-- Begin QUOTED PASSAGE --

Home

Biography

ParisAward

Contents

Publications

Links

 

  To:The Editor                                                               

   CATHOLIC HERALD

 

 

10 Feb. 2006

SIR -
"Atheists are a rare breed these days." These opening words of the article by Piers Paul Read in your January 20 issue express wishful thinking rather than fact, for every succeeding social survey of religious affiliation shows a steady increase in non-belief at the expense of orthodox creeds.

In the UK, according to the National Statistics Office, 15.1% of the population now claims to have no religious belief. A further 7.8% of respondents left the question unanswered, and it seems unlikely that many of them would be secret believers. By contrast, Catholics in the UK now number only 8.86% of the population - and that is according to the Catholic Missionary Union of England and Wales, which is hardly likely to have under-estimated the percentage. As for the rest of the world, only in South America and Poland do Catholics lead the field.

Mr. Read may think that non-belief differs from atheism - but in fact they are synonymous, the word "atheist" simply meaning "without god-belief". The idea that atheists claim to be able to disprove the existence of a deity is false: they merely claim that the burden of evidential proof of the factual existence of alleged beings - whether gods, angels, ghosts, werewolves, or little green men - must rest with its believers. And adequate evidence for the existence of any god is conspicuous by its absence.

-- End QUOTED PASSAGE --

• INSTRUCTIONS
1. Copy the part of the letter on atheism starting at "Mr. Read may" and ending at "by its absence.".
2. According to the letter on atheism, what share of the UK population claims to have no religious belief?
The listing after this letter isn't needed for anything here.

-- Begin SOURCE MATERIAL --

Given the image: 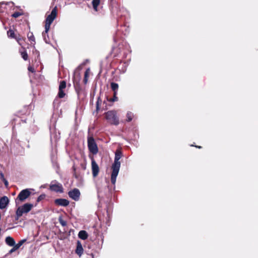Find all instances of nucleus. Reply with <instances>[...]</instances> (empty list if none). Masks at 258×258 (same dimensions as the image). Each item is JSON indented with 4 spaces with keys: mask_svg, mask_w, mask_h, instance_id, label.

-- End SOURCE MATERIAL --

• OUTPUTS IN ORDER
1.
Mr. Read may think that non-belief differs from atheism - but in fact they are synonymous, the word "atheist" simply meaning "without god-belief". The idea that atheists claim to be able to disprove the existence of a deity is false: they merely claim that the burden of evidential proof of the factual existence of alleged beings - whether gods, angels, ghosts, werewolves, or little green men - must rest with its believers. And adequate evidence for the existence of any god is conspicuous by its absence.

2. 15.1%, according to the National Statistics Office.